Random display corruption when playing certain games (with `kwin_wayland` traces) across multiple OSes

As Random Indefinite System Hang and crash - Fedora Discussion and Random Indefinite System Hang and crash - #8 by rokejulianlockhart - Fedora Discussion explain:

    1. Problem

      My display shall apparently randomly freeze when I’ve been using anything in fullscreen for a while. This can be a Steam game, or even (yesterday) a video on Firefox. I thought that this was due to package corruption in my old openSUSE Tumbleweed installation. However, this appears to occur on #Fedora-KDE #Workstation-WG #F40 too, barely a day after installation.

      Nothing appears in journalctl -b -1 due to the system not even respond to SysRq commands, necessitating that I utilize the motherboard’s reset switch, so I’ve no useful logging. Leaving the system (in the times when SysRq doesn’t work) appears to cause it to indefinitely hang.

      I am confident that this relates to my hardware somehow.

    2. Cause

      It appears to coincide with new hardware. However, a kernel change could well have occurred when I reinstalled to my new hardware, too:

      is all which I know changed when this first occurred.

    3. Related Issues

      1. Prism Launcher consistently kills X, sometimes Wayland too. · Issue #2139 · PrismLauncher/PrismLauncher · GitHub
      2. Where to report XWayland crash? The cause matters, right? - Applications - openSUSE Forums
      3. I’ve not reported it yet [1] to Sign in · GitLab, but I intend to.
    4. Workarounds

      Not rendering anything in fullscreen appears to work.

  1. After it stopped occurring in War Thunder a few months ago, I expected that this problem has been remediated. However, a week ago, it occurred once in WT, albeit not since. It worried me, but not enough to consider the problem recurrent.

    However, I just tried Prism Launcher for the first time since I reported this, and it occurred almost the same, as https://imgur.com/a/b6Cpbg1 demonstrates:

    Although notably, this time, all except the display server remained interactible (because it hang and then didn’t reboot - just kept refreshing the display to a more corrupted state every 5s) so I was able to utilize Revision - Super User

    skill -KILL -u RokeJulianLockhart
    

    as root on tty3 (as I’ve explained at "Update available" notification for shell - #5 by beedellrokejulianloc - snapd - snapcraft.io) and then re-login, without issue. I’m submitting this comment on the same boot.

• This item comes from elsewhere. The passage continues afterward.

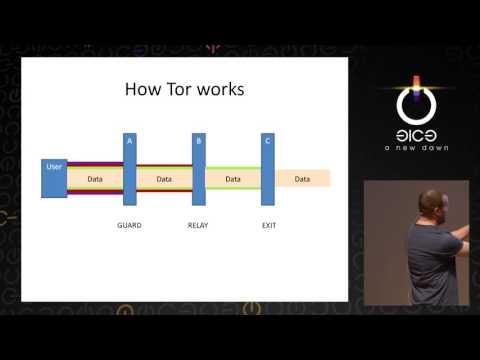 31C3 - Tor Hidden Services and Deanonymisation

    I’m confident that this must be an issue with some fundamental OS software - be it the compositor (KWin) or GPU drivers (Nouveau, I think) but I have no idea how to diagnose it, and it’s rendering almost all Linux-based OSes unusable for a significant amount of games on my hardware.

    Is

    the correct course of action?


    Relevantly, as those videos demonstrate, I need to rename this post to “Random (previously idefinite) system hang and crash”, but can’t due to its age.

I’m asking for help here because although this first occurred on openSUSE Tumbleweed after a system update, it’s remained since I installed Fedora 40 as its replacement. This leads me to believe that it’s upstream somewhere, but I have little idea where.

After a lot of deliberation, I’ve considered here the most likely place, considering that KWin under Wayland acts as both compositor and display server, and because it’s the primary commonality between the OSes I’ve used thus far.


  1. Issues · Mesa / mesa · GitLab ↩︎

I’ve also reported this as a bug at 488989 – amdgpu DRM/radeonsi Mesa: X and Wayland die when using Prism Launcher or War Thunder, sometimes disabling user input entirely., because all indications point to it being one. I’m mostly asking here for help with workarounds and diagnosis methods.

Considering how visually similar this is to the display corruption depicted in Ubuntu GNOME - Corrupted screen at boot...HELP! - Linux - Neowin, perhaps this is even more upstream of an issue. I’ve been putting off reporting to Mesa despite the openSUSE devs suggesting it due to wanting to correctly go through the downstream/devolution process, but I’m not sure I can have a partially unusable GPU for almost a year.

Per comment #3 on the bugs.kde.org counterpart:

I just installed Windows 11 and played Prism. It didn’t crash for the 6 hours I played. This is undoubtedly a software regression in the graphical stacks utilized by Fedora and OSTW (of course, with the commonality of KDE Plasma 5 and 6 accounting for most of that stack, being the DE).

I’m gonna keep most new findings there, since this is evidently a regression.